Press TV - Germany’s Foreign Ministry says the country’s top diplomat Heiko Maas is to travel to Tehran next week to address ways to save the 2015 nuclear agreement between Iran and six world powers.
The ministry spokeswoman, Maria Adebahr, made the announcement during a news conference in Berlin on Thursday, adding that Maas will be in Tehran on Monday and he plans to meet his Iranian counterpart Mohammed Javad Zarif.
The nuclear deal, officially known as the Joint Comprehensive Plan of Action (JCPOA), was concluded in July 2015 between Iran and the P5+1 group of states -- the United States, the UK, France, Russia and China, plus Germany.
The US, however, left the accord last May and re-imposed the sanctions that had been lifted under it.
Washington quit the agreement despite international criticism and although the deal had been ratified in the form of a United Nations Security Council resolution.
The US withdrawal was coupled with the Europeans’ failure to fully live up to their obligations under the deal by preserving their trade with Tehran despite the US sanctions.
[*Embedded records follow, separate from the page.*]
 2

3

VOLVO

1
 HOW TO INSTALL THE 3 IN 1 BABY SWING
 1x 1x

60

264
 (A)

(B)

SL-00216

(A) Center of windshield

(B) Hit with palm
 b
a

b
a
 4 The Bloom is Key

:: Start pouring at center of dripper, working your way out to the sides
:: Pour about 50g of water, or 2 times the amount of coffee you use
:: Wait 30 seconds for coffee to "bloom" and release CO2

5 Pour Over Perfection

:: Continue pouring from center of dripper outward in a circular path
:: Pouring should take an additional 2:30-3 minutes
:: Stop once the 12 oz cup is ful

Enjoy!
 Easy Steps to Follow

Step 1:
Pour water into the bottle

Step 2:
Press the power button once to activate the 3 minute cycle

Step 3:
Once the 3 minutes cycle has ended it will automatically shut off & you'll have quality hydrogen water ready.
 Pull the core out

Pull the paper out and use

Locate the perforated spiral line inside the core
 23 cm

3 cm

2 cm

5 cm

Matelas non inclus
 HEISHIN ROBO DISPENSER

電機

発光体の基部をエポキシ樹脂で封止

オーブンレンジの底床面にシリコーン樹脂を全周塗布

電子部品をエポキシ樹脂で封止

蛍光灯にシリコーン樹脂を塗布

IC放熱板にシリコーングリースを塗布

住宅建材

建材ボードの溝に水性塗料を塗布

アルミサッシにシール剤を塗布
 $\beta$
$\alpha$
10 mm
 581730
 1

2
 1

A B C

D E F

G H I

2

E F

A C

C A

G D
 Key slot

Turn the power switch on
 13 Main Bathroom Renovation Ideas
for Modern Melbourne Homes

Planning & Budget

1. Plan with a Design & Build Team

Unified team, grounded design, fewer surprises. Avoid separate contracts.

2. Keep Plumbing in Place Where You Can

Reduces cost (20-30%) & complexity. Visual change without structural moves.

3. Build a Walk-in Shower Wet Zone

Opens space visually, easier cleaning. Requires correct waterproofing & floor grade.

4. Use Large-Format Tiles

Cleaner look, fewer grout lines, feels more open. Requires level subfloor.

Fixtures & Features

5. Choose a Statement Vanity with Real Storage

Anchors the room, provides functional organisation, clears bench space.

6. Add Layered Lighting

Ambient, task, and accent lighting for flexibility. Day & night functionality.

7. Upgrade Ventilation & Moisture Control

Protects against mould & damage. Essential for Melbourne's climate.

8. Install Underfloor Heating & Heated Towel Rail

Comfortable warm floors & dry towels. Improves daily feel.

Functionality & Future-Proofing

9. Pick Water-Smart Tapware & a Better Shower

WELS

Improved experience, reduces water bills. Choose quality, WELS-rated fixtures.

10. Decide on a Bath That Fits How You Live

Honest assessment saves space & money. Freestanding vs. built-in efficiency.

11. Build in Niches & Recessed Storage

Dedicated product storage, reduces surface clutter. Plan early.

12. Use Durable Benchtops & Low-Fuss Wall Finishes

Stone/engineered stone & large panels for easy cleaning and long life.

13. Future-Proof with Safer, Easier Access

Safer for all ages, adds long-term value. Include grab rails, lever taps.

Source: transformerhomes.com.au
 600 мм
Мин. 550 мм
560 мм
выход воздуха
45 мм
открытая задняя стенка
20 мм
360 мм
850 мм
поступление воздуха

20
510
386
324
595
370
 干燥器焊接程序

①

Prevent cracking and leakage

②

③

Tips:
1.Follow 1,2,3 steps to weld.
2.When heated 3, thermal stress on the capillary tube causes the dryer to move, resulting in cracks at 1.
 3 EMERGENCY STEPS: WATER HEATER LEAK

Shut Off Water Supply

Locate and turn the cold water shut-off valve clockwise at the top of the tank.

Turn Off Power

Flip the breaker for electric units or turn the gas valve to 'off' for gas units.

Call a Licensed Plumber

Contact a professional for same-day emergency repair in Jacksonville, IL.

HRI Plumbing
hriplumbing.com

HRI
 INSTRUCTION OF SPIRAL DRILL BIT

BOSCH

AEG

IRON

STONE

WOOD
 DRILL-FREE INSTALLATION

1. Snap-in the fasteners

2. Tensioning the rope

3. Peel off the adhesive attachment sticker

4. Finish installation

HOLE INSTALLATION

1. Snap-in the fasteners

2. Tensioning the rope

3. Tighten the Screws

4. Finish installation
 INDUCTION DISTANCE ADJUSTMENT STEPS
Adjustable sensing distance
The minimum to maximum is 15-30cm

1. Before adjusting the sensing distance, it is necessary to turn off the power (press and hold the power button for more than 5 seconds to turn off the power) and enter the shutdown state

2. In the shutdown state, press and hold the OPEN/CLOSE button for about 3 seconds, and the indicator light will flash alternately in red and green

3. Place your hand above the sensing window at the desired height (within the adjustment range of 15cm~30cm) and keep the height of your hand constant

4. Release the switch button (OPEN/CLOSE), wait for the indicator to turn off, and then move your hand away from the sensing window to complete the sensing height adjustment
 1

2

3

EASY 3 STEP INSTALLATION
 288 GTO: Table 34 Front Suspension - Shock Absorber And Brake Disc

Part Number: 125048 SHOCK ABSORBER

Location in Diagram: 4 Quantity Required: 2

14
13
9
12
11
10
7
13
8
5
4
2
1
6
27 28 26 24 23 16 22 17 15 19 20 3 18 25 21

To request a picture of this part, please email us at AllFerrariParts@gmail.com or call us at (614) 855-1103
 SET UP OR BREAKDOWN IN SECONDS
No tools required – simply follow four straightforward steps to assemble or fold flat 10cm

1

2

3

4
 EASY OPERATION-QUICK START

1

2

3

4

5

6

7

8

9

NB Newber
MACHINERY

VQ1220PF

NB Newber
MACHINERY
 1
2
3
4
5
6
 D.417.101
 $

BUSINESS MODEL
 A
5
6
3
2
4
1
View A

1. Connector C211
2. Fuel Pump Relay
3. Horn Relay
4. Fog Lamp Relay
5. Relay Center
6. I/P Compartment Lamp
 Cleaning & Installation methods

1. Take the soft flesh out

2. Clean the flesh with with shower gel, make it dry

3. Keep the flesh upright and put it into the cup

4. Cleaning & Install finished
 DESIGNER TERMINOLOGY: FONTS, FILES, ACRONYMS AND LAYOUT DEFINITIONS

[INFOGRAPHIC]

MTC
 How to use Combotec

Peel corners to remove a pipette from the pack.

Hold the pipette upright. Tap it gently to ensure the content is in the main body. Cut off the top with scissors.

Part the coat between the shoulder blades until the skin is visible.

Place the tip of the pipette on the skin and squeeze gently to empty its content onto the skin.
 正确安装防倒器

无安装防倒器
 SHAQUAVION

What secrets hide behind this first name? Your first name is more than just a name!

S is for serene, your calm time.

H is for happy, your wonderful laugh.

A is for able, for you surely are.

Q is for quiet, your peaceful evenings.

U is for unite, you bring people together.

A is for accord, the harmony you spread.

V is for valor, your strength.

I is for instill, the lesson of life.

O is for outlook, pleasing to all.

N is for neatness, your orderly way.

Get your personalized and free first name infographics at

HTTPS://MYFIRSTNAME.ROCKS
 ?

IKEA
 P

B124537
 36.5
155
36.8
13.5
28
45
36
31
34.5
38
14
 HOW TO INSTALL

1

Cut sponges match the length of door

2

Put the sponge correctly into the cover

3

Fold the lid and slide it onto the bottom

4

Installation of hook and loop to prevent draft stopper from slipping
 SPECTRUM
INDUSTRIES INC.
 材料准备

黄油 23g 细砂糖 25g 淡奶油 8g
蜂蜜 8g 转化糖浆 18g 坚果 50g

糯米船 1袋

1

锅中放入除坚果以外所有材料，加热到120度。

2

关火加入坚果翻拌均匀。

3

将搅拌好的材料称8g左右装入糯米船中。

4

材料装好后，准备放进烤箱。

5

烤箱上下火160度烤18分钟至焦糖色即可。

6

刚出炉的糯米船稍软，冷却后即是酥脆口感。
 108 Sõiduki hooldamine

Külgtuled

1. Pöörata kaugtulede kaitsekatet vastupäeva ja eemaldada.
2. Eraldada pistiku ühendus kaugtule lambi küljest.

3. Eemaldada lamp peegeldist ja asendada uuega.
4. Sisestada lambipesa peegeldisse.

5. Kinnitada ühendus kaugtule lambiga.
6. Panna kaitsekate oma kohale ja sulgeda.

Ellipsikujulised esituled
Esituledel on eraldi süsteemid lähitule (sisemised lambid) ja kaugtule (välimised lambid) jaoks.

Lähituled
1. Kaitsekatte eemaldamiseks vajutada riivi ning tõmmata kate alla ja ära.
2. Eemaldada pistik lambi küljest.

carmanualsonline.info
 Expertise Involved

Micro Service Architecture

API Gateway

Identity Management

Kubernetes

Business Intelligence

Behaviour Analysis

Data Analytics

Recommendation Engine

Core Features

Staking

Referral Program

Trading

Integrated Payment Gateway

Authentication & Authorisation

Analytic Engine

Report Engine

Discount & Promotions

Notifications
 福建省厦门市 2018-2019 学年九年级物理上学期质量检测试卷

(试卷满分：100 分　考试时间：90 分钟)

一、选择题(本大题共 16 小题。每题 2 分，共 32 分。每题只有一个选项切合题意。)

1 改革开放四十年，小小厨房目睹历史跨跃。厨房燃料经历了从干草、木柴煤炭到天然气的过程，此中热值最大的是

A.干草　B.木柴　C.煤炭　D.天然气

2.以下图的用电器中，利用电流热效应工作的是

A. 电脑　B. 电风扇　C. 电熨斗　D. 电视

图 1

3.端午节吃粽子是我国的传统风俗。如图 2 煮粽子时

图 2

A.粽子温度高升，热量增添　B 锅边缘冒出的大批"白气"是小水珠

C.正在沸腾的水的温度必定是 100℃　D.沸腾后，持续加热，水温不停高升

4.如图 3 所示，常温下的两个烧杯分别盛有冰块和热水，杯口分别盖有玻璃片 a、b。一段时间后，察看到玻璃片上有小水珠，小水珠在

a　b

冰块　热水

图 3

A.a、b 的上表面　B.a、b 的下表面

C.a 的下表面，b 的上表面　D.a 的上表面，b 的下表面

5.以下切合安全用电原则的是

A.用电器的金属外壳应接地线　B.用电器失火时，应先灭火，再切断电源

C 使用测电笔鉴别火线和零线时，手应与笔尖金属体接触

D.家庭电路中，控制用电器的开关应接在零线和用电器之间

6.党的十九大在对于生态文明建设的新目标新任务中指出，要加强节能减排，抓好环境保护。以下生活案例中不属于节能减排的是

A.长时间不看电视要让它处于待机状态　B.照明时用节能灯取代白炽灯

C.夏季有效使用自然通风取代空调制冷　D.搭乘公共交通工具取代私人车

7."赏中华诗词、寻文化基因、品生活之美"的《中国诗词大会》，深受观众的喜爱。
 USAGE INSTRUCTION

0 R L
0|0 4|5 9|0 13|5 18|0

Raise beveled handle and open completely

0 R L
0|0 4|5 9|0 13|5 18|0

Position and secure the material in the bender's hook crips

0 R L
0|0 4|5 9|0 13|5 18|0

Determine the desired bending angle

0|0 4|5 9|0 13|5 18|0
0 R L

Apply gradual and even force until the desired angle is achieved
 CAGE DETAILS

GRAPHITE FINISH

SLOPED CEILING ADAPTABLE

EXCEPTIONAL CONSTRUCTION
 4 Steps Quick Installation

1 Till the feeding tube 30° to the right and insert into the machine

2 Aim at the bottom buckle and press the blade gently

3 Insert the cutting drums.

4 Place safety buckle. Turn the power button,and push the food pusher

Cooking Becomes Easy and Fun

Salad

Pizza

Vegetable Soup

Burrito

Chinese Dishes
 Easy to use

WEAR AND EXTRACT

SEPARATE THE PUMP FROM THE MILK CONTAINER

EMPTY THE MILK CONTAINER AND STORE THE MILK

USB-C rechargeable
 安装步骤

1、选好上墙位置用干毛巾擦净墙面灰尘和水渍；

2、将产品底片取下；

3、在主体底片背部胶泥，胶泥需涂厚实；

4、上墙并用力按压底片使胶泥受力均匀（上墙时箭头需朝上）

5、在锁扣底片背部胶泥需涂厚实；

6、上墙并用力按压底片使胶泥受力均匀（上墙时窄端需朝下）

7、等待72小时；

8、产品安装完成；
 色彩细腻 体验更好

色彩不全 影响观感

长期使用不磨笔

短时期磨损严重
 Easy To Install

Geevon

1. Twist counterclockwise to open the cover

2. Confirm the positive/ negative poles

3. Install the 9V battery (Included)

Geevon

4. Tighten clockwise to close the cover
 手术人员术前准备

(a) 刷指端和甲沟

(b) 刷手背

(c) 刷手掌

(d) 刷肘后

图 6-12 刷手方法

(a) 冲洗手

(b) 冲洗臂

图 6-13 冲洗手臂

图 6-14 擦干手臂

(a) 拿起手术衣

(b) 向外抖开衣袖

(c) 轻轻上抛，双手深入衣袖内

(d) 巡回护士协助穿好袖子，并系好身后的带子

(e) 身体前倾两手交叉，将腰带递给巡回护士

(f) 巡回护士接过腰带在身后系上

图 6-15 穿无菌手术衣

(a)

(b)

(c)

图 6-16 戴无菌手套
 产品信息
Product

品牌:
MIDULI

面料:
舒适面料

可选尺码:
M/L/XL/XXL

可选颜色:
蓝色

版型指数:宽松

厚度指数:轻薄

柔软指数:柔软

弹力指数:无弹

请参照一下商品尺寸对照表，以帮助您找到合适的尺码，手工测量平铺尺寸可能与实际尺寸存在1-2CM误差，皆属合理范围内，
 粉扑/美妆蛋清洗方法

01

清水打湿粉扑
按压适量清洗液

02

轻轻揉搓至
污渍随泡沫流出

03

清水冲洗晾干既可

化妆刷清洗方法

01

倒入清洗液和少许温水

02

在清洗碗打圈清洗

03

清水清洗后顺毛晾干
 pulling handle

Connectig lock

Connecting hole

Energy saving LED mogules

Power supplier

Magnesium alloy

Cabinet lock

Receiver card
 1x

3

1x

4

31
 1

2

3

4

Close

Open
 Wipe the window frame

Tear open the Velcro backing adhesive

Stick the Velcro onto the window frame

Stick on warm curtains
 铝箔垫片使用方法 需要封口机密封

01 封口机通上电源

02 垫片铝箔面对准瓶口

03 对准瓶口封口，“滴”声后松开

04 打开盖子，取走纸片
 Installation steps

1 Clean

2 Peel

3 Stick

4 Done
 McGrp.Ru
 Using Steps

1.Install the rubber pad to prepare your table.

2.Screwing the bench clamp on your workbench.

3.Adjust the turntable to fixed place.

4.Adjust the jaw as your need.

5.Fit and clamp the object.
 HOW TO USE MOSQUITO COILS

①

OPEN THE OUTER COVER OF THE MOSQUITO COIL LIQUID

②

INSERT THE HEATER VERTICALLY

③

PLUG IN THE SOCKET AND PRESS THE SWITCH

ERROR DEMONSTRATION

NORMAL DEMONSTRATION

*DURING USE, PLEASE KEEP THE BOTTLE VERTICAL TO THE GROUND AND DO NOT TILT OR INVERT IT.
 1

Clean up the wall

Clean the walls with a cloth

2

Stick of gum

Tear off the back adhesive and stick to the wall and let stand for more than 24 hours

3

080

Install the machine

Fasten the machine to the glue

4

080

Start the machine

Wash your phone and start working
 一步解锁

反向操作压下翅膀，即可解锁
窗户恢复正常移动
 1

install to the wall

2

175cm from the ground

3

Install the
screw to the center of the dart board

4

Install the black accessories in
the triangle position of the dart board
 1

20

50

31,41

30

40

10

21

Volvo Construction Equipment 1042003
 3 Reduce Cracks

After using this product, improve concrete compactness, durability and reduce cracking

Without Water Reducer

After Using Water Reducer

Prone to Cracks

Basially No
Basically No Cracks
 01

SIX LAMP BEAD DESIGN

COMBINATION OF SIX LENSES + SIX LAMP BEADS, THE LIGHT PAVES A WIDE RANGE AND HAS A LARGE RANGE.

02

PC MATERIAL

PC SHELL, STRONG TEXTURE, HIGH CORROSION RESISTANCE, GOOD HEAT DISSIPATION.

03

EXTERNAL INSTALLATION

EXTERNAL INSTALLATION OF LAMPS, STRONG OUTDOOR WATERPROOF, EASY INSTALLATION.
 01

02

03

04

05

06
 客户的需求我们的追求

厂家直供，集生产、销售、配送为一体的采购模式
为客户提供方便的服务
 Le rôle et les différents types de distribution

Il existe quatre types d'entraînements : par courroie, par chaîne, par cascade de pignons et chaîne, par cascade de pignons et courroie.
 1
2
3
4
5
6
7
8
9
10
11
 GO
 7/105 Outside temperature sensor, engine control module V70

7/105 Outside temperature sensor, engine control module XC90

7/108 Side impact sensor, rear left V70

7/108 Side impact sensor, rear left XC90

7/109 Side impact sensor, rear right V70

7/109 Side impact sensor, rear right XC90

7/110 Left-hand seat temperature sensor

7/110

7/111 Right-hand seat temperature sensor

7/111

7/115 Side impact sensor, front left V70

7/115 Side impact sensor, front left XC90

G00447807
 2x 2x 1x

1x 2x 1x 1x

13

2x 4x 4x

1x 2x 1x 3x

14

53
On the first anniversary of the US withdrawal from the nuclear pact, Iran announced that it would suspend the implementation of some of its contractual commitments.
It said it would stop exporting excess uranium and heavy water, setting a 60-day deadline for the five remaining parties to the deal to take practical measures towards ensuring Tehran’s interests in the face of the American bans.
Iran said its decision was meant to remind the deal’s European parties that they, too, had to commit to their obligations under the JCPOA.
The German spokesperson said that the trip has been agreed and coordinated with Britain and France, who have both supported the JCPOA.
Maas has also discussed the trip with US Secretary of State Mike Pompeo during a recent visit to Berlin, Adebahr said.
Earlier in the day, Japan’s Kyodo news agency said Prime Minister Shinzo Abe was also set to pay an official visit to Iran to seek to lower heightened tensions between Tehran and Washington.
Aside from leaving the JCPOA and returning its bans, the US has dispatched an aircraft carrier strike group, a bomber taskforce, an amphibious assault ship, and around 1,500 additional US troops to the Middle East region, citing an alleged intention on the part of Tehran to target the American interests here.
Iran has sternly cautioned against the US warlike efforts, noting that the region could not take any more conflict. It has also advised Washington to resume its obligations under the nuclear accord.